▶ [Fragmento seleccionado]:
---*---

Ana Mirtha Marciale
Villa Rumipal, Córdoba, Argentina
Estuve detenida entre 1975 y 1983 en Buenos Aires. Salí de prisión en 1983, en libertad condicional. Debía presentarme en la comisaría una vez al mes.
Una madrugada llegó un amigo y me dijo: “Flaquita, te compré un pasaje a Buenos Aires. Salió el decreto-ley del dos por uno. Buscá tu libertad y volvé a casa”. Y allí fui, al juzgado de San Martin, en provincia. La noche anterior nos quedamos en vela con nuestros abogados, redactando el documento que solicitaría mi libertad definitiva haciendo uso de mis derechos otorgados.
No noté nada raro, era 1984. Pero la gente iba y venía, conversaban y algunos estaban un poco inquietos. Me pareció demasiado concurrido. Pero sin experiencia seguí buscando la entrada. Vi un ascensor disponible y subí. Tercer piso, creo. Apenas puse el pie fuera del ascensor me atajaron unos tipos: “¿Qué hace usted aquí? ¿Cómo subió?”. Señalé el ascensor. “¿No vio la policía, la gendarmería, los bomberos, las ambulancias… no vio?», dijo uno de ellos. Les respondí que no y les pregunté qué pasaba, confieso que suelo ser un poco distraída. “¡Han puesto una bomba señora!”, me respondió.
El juzgado estaba ciertamente un poco desordenado, pero bastante en pie. Así que tranquilamente y sin inmutarme pedí hablar con el juez. “Es urgente, vengo de muy lejos”, expliqué. Después de algunos entredichos e insinuaciones me hicieron pasar al despacho del juez. Había sido secretario del juez que me había condenado. El tipo había muerto de cáncer y él quedó a cargo. Cual si viera un fantasma expresó: “¿Que hace aquí señora de Dagnese? ¿Cómo llegó? ¿A qué vino?”. Y devolví con otra pregunta: “¿En serio pusieron una bomba?».
Y allí se explayó: habían detenido a Mario Eduardo Firmenich y lo habían llevado al mismo juzgado. El de San Martin, donde estaba mi causa y reclamaba mi libertad por tiempo cumplido. Estuvo un poco reticente (el decreto era reciente y se mostraba con dudas). Finalmente, se rindió ante las pruebas, la documentación, y resolvió mi libertad. Firma. Sello. Guardé el papel y encaré para la puerta.
“¿Para dónde va?”, me dijo alcanzándome. Antes de responder siguió: “La puedo llevar, estoy saliendo en el auto”.
Entonces, le dije: “A ver… ¿usted quiere que suba a su auto? Y si lo reconocen ¿y meten otra bomba?”. Y agregué: ”Un juez de la dictadura y una ex presa política, víctimas de un atentado”. Finalmente, dije: “El colectivo que tomo en la esquina me deja cerca. Gracias, prefiero una muerte más digna”.
Pasaron muchos meses y Norberto, mi cuñado me avisó que lo habían llamado del juzgado (yo no tenía teléfono). El juez estaba arrepentido: que lo tomé por sorpresa, que tendría que rever la resolución, que necesitaba hablar conmigo, fueron algunos de los argumentos. Si vive, todavía me está esperando. Nunca me presenté a la comisaria desde aquel día en que volví con mi libertad firmada.

---*---

▶ [Datos guardados]:
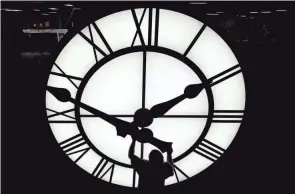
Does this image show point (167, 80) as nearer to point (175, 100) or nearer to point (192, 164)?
point (175, 100)

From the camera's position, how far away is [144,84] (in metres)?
1.89

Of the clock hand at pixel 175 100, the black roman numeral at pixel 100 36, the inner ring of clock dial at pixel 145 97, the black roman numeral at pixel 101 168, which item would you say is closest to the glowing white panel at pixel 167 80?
the inner ring of clock dial at pixel 145 97

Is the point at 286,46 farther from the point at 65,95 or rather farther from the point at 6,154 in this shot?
the point at 6,154

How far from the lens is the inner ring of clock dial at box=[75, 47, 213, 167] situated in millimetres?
1856

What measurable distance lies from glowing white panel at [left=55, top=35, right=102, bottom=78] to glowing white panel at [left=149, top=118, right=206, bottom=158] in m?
0.45

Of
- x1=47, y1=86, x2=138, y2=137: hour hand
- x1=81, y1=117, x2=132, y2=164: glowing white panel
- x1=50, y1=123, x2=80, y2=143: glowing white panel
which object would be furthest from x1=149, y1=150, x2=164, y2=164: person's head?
x1=50, y1=123, x2=80, y2=143: glowing white panel

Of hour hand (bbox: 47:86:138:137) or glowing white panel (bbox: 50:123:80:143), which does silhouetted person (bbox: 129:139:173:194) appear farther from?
glowing white panel (bbox: 50:123:80:143)

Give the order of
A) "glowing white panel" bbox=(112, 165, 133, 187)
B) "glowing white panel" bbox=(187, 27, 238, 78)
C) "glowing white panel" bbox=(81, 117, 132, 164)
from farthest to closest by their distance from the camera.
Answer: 1. "glowing white panel" bbox=(112, 165, 133, 187)
2. "glowing white panel" bbox=(81, 117, 132, 164)
3. "glowing white panel" bbox=(187, 27, 238, 78)

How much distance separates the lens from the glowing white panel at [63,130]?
6.44 feet

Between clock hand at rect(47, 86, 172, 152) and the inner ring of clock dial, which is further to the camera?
the inner ring of clock dial

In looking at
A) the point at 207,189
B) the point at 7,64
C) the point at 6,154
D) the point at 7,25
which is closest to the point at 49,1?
the point at 7,25

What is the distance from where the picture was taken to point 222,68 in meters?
1.90

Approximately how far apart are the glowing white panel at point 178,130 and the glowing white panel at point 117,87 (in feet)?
0.51

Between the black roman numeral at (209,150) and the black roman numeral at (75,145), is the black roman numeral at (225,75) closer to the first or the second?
the black roman numeral at (209,150)
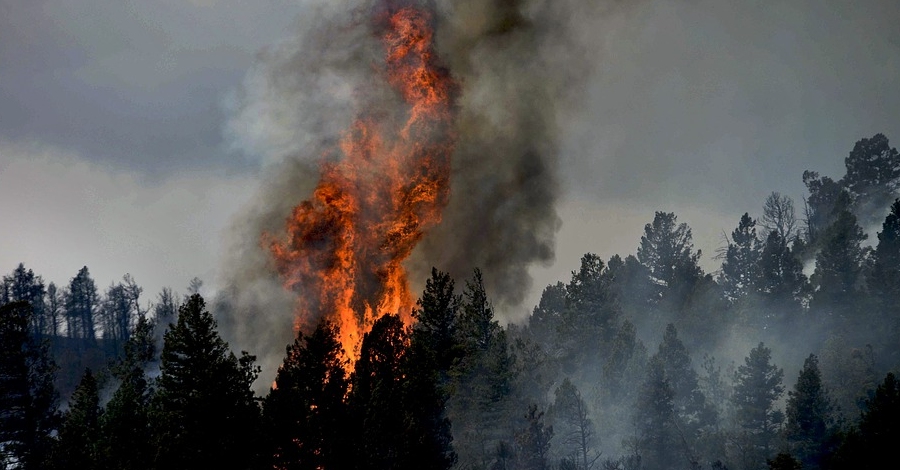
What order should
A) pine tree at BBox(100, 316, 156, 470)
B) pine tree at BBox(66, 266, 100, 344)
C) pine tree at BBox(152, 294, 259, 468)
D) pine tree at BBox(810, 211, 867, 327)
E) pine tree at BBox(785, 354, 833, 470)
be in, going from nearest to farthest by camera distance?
pine tree at BBox(152, 294, 259, 468) → pine tree at BBox(100, 316, 156, 470) → pine tree at BBox(785, 354, 833, 470) → pine tree at BBox(810, 211, 867, 327) → pine tree at BBox(66, 266, 100, 344)

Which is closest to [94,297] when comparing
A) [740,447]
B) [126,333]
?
[126,333]

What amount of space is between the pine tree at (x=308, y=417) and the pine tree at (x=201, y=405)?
2.45 m

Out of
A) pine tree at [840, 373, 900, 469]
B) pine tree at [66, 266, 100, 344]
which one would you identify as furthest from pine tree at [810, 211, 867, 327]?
pine tree at [66, 266, 100, 344]

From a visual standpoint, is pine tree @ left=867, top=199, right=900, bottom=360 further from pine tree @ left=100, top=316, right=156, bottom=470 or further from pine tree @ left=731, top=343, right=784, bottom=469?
pine tree @ left=100, top=316, right=156, bottom=470

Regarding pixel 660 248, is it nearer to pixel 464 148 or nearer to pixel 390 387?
pixel 464 148

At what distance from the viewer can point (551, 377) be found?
8394 cm

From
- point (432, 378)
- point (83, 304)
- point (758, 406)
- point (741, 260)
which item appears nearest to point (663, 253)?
point (741, 260)

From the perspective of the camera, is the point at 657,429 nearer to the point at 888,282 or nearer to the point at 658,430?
the point at 658,430

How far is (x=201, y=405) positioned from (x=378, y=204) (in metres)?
30.1

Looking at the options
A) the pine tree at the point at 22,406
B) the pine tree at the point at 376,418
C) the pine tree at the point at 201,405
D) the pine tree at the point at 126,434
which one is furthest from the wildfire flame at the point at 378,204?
the pine tree at the point at 201,405

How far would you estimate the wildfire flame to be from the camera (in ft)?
167

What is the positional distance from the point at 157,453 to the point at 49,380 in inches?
902

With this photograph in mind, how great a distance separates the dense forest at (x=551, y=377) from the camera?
27109mm

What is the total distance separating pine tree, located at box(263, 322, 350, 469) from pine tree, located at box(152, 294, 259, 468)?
8.05 feet
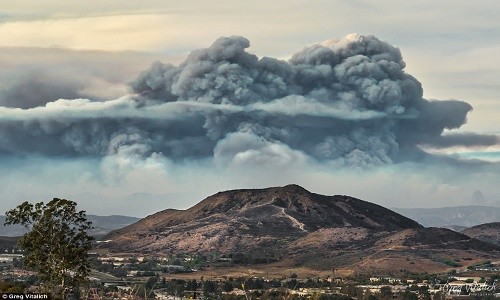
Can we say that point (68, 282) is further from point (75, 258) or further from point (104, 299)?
point (104, 299)

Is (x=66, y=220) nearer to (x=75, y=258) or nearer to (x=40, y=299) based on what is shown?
(x=75, y=258)

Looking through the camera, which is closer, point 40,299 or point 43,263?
point 40,299

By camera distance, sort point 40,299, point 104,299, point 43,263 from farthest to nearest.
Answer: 1. point 104,299
2. point 43,263
3. point 40,299

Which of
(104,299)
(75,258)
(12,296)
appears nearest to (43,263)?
(75,258)

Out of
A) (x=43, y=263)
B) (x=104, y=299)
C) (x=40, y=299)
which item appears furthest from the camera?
(x=104, y=299)

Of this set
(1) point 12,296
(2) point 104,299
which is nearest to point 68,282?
(1) point 12,296

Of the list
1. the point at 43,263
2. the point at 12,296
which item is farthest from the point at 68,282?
the point at 12,296

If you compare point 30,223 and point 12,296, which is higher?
point 30,223

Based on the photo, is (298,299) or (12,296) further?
(298,299)
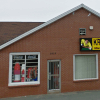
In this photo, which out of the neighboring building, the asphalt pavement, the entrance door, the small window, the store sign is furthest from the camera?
the small window

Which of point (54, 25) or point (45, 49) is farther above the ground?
point (54, 25)

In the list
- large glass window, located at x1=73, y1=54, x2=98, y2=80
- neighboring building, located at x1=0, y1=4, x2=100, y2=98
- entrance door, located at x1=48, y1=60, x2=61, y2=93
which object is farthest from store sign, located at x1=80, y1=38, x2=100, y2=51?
entrance door, located at x1=48, y1=60, x2=61, y2=93

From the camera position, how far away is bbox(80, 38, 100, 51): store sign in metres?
7.63

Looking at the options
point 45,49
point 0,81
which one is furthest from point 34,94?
point 45,49

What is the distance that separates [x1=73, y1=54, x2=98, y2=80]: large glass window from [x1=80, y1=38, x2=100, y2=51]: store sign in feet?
1.86

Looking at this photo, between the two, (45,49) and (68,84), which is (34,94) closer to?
(68,84)

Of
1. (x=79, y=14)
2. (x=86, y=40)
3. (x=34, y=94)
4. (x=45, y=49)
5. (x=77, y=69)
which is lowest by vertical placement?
(x=34, y=94)

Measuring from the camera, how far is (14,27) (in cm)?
1135

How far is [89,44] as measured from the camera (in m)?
7.70

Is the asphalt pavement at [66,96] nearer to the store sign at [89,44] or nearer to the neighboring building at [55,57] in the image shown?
the neighboring building at [55,57]

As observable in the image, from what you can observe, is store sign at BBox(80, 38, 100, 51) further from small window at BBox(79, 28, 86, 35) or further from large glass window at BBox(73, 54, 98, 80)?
large glass window at BBox(73, 54, 98, 80)

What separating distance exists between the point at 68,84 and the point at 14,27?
7.61 meters

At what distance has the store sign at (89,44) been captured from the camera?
763 cm

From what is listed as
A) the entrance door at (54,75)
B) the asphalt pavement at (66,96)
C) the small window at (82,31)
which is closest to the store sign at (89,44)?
the small window at (82,31)
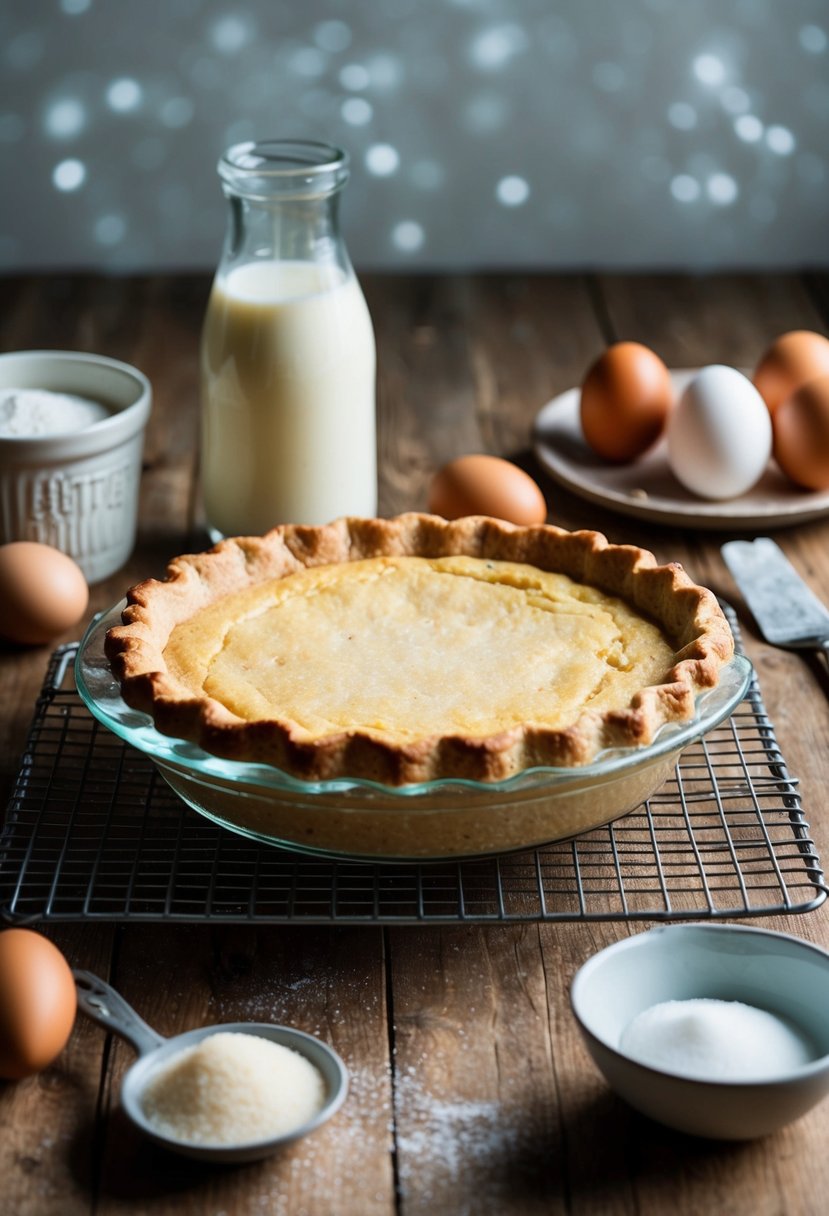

---*---

▶ [Consigna de trabajo]: Vuelve a escribir la parte del relato que comienza con las palabras "Pasaron muchos meses" y termina con "mi libertad firmada.", sustituyendo "muchos meses" por "varios años".

▶ [Solución del ejercicio]:
Pasaron varios años y Norberto, mi cuñado me avisó que lo habían llamado del juzgado (yo no tenía teléfono). El juez estaba arrepentido: que lo tomé por sorpresa, que tendría que rever la resolución, que necesitaba hablar conmigo, fueron algunos de los argumentos. Si vive, todavía me está esperando. Nunca me presenté a la comisaria desde aquel día en que volví con mi libertad firmada.